(Stored data)
##############################

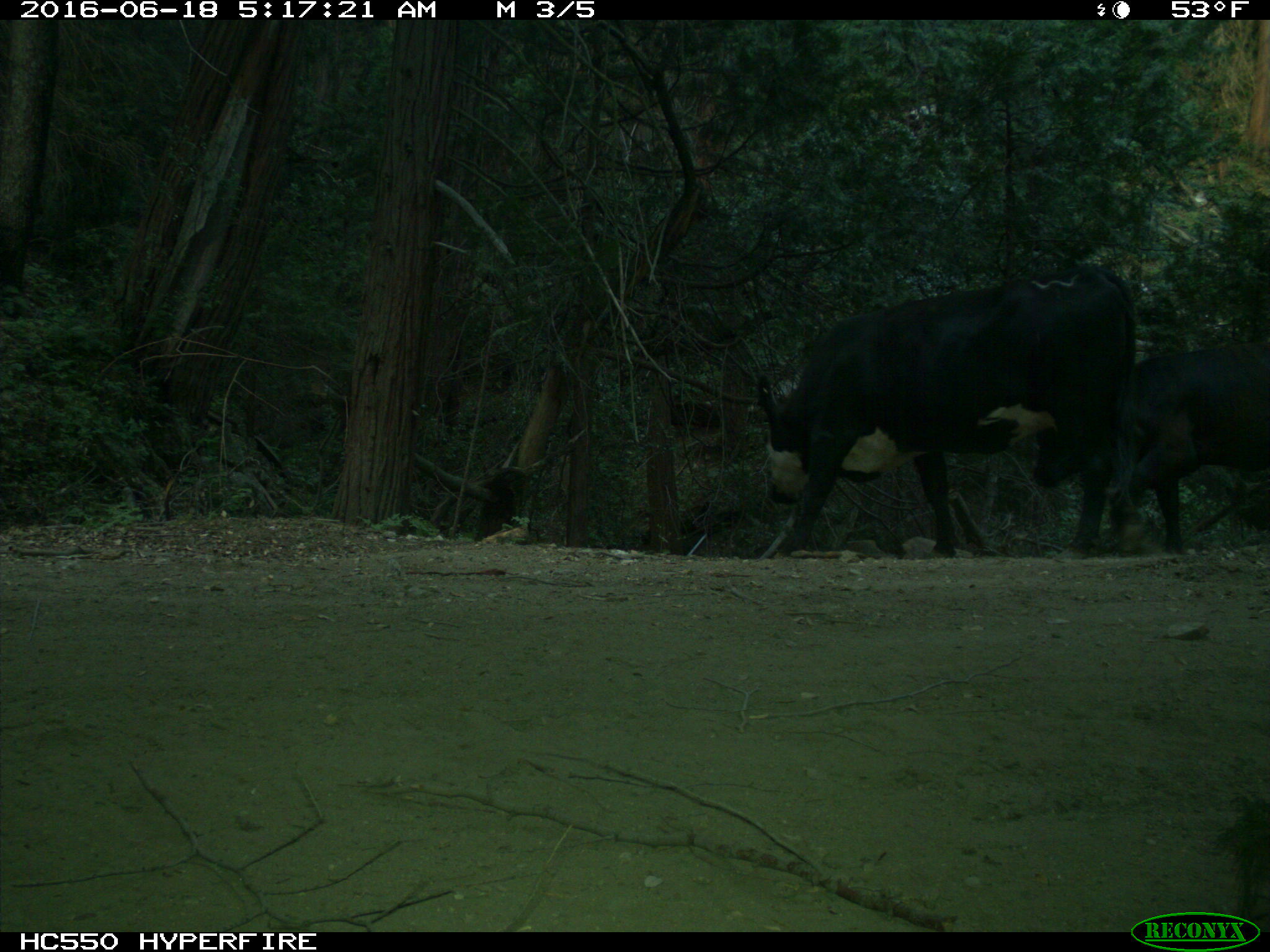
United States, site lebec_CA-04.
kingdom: Animalia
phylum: Chordata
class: Mammalia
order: Artiodactyla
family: Bovidae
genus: Bos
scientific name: Bos taurus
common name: domestic cow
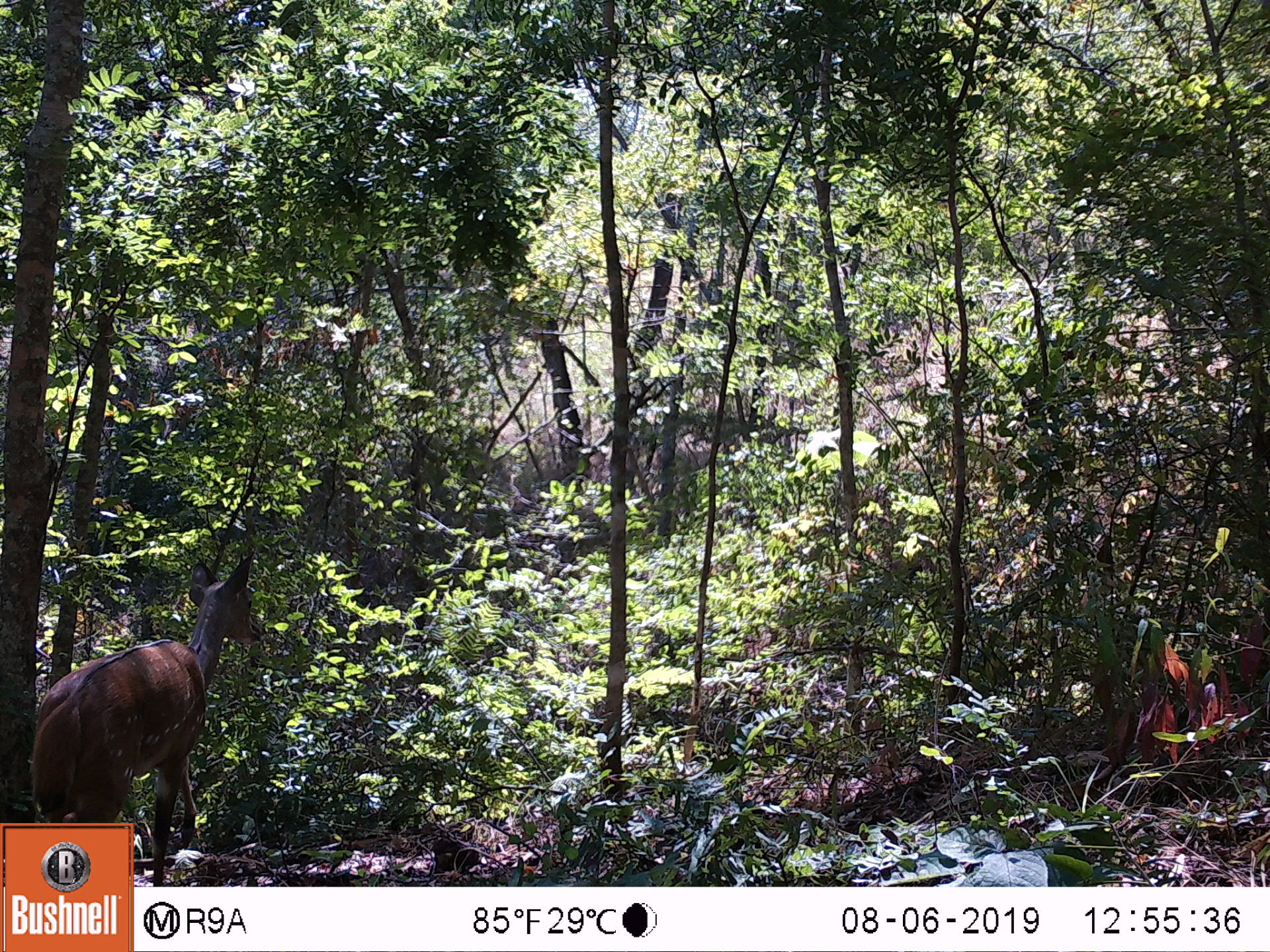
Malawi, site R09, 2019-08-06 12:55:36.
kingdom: Animalia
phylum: Chordata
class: Mammalia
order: Artiodactyla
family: Bovidae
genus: Tragelaphus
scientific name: Tragelaphus sylvaticus sylvaticus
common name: cape bushbuck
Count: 1.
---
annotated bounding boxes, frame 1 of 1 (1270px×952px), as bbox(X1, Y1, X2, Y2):
cape bushbuck: bbox(29, 549, 268, 819)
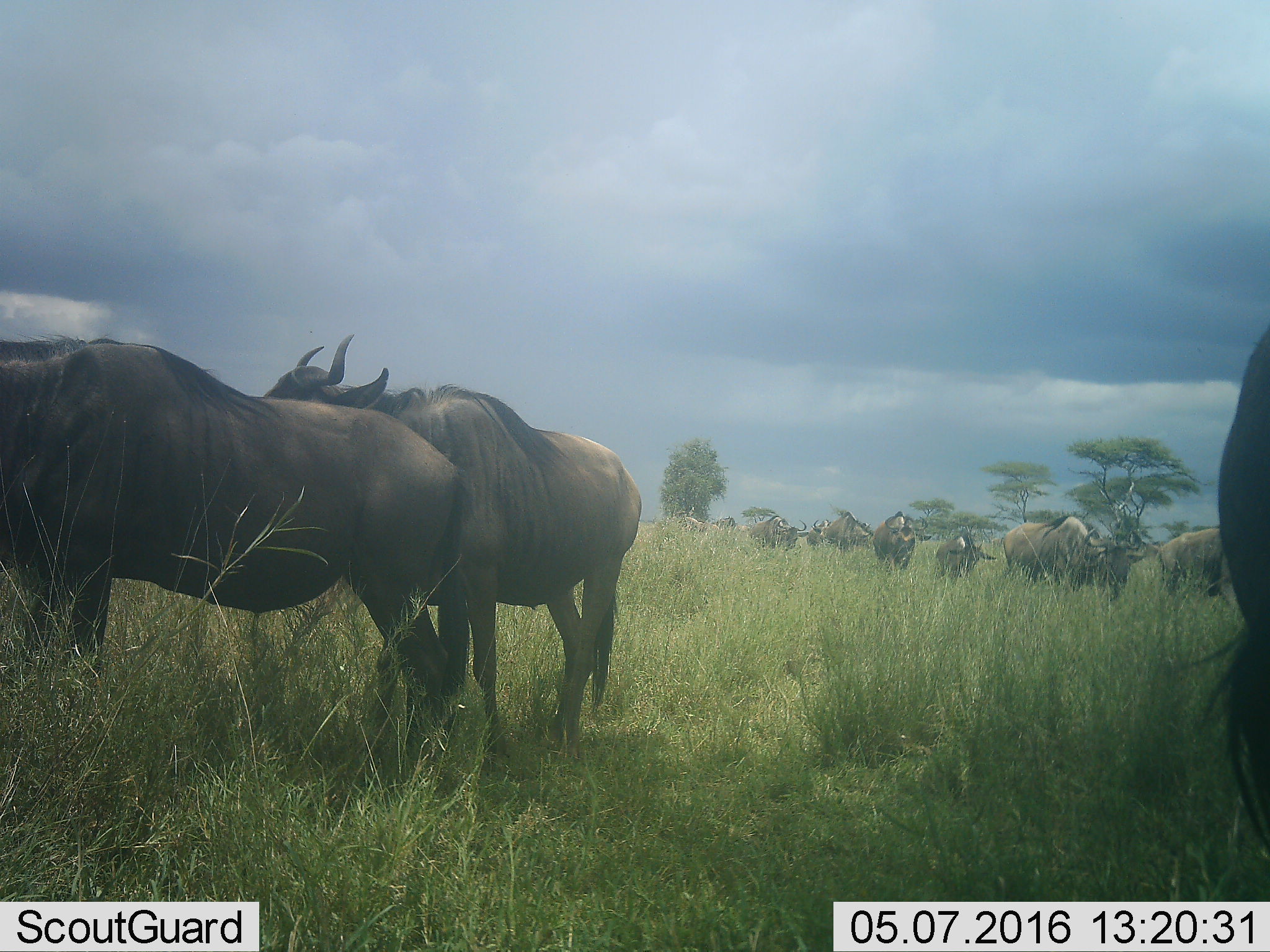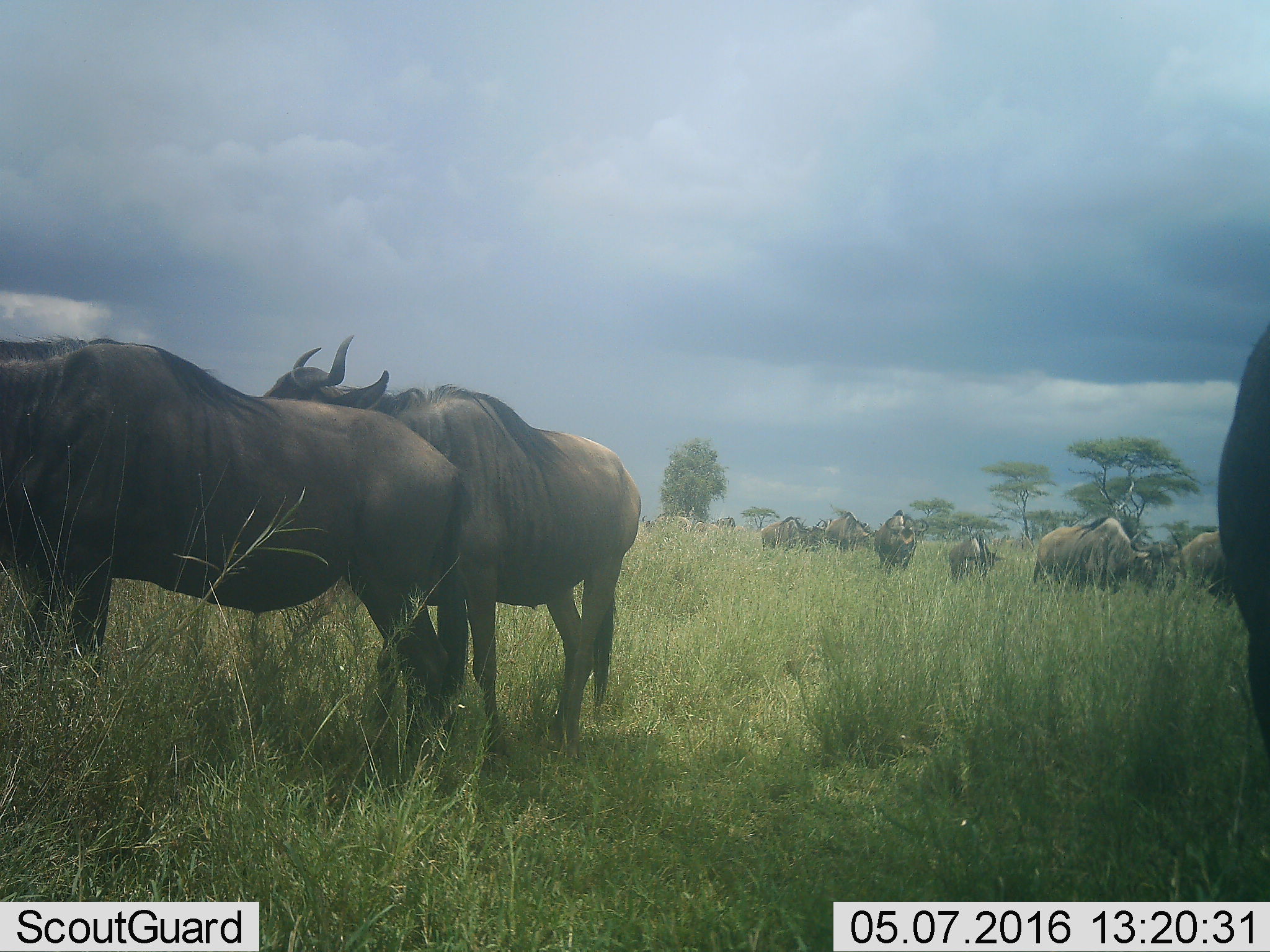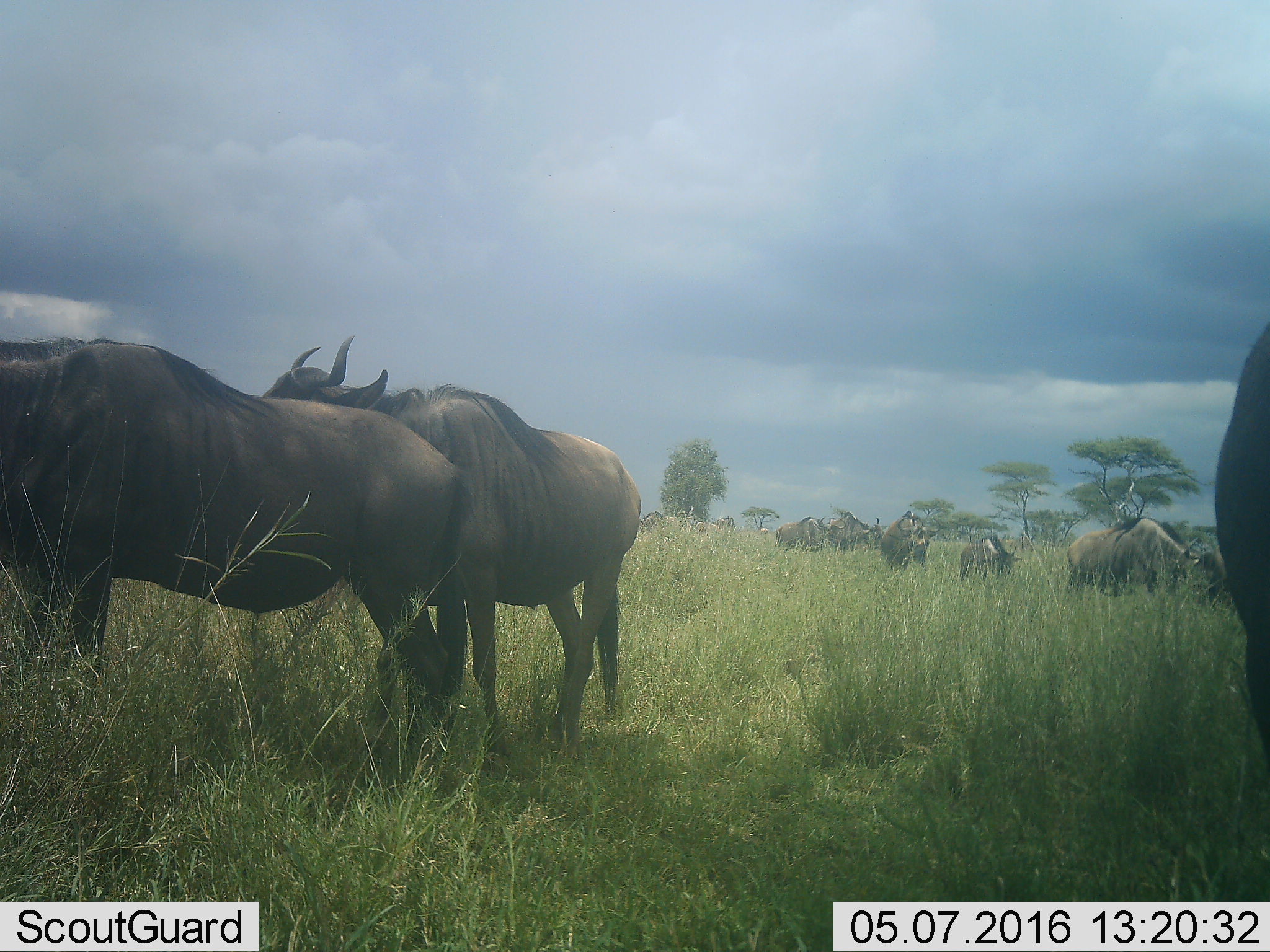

##############################

Please copy only the lines from the one that contains "common name: domestic cow" through the last line of the records, exactly, and keep every picture out of the copy.

common name: domestic cow
Malawi, site R09, 2019-08-06 12:55:36.
kingdom: Animalia
phylum: Chordata
class: Mammalia
order: Artiodactyla
family: Bovidae
genus: Tragelaphus
scientific name: Tragelaphus sylvaticus sylvaticus
common name: cape bushbuck
Count: 1.
---
annotated bounding boxes, frame 1 of 1 (1270px×952px), as bbox(X1, Y1, X2, Y2):
cape bushbuck: bbox(29, 549, 268, 819)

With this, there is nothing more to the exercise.